Hydrothermal oxidation is one of the processes behind TERAX™, the unique and cost-saving technology to treat biowaste as a recyclable resource.
Research Leader for Clean Technologies, Dr Daniel Gapes, says Scion was asked to submit a late application for the Gates Foundation’s Reinvent the Toilet Challenge following colleague John Andrew’s presentation on the technology at the International Water Association’s Leading Edge Technologies conference in Abu Dhabi, United Arab Emirates, in 2014. The challenge is now on for our Clean Technologies Team to design and build a prototype toilet by September 2016.
Scion’s is one of 20 toilet design challenges underway across the globe in the next 12 months.
“Our task is to create a toilet that removes pathogens from human waste, is off the grid without connections to water, sewer, or electrical lines, costs less than five cents (US) to use per person a day, and recovers valuable resources such as clean water and energy,” says Daniel.
“We’re very much at the start-up phase of this design.
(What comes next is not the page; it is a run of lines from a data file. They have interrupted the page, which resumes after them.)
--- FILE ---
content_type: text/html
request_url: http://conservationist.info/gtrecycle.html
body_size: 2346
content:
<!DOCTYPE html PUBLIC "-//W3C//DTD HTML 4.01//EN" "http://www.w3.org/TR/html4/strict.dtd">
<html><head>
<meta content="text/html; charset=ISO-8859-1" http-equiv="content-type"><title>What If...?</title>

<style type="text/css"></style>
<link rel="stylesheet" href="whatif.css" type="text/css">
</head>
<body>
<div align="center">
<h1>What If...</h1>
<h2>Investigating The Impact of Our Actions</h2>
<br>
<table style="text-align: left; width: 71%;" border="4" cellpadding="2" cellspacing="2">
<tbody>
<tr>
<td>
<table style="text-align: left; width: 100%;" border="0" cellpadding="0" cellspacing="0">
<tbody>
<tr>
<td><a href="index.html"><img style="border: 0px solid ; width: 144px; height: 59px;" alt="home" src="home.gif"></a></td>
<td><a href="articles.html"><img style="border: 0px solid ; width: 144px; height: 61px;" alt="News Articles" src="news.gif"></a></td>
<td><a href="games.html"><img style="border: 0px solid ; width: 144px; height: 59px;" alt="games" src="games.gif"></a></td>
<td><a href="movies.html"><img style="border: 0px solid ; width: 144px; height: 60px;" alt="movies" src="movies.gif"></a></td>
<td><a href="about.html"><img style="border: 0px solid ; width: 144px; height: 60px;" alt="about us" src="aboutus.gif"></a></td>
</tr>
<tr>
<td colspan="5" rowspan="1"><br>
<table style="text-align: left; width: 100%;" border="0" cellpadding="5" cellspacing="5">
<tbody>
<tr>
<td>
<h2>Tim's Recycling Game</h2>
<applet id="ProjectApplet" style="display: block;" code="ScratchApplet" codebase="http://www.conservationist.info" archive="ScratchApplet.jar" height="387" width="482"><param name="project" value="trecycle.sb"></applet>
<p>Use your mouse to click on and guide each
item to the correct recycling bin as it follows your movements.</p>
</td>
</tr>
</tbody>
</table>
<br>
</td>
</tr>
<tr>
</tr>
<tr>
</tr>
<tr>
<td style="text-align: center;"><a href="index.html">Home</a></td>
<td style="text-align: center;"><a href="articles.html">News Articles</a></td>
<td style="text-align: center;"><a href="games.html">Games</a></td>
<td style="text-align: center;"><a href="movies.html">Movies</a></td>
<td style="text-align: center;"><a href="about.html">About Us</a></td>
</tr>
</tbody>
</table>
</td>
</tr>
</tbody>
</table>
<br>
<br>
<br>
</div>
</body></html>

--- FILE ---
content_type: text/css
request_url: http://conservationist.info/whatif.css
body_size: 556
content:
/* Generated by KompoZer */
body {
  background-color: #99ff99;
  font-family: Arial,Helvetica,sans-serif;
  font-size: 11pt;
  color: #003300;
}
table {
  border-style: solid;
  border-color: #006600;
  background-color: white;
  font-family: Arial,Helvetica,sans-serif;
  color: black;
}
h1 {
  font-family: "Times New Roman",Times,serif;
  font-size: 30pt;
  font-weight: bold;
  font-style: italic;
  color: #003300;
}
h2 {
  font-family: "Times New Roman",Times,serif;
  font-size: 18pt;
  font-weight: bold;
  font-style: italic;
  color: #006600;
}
Our aim is to apply our hydrothermal oxidation, or wet oxidation, technology on a much smaller and simplified scale. Basically, we’re looking at packaging wet oxidation in a can.”
Hydrothermal oxidation uses high pressure, temperature and oxygen to break down, or ‘pressure cook’ biosolids into simpler organic compounds, releasing energy and chemicals.
“One of the first things we’re doing is concocting a model human waste product to feed into our mini hydrothermal reactor, enabling easy initial concept testing,” says Daniel. “But we will be moving reasonably quickly to using ‘the real deal’, as working with human waste is what the challenge is all about.”
Daniel says simplicity is key to this project. “We want to design something that can be used by developing countries to improve sanitation. It’s that piece of technology beneath the toilet doing the business.”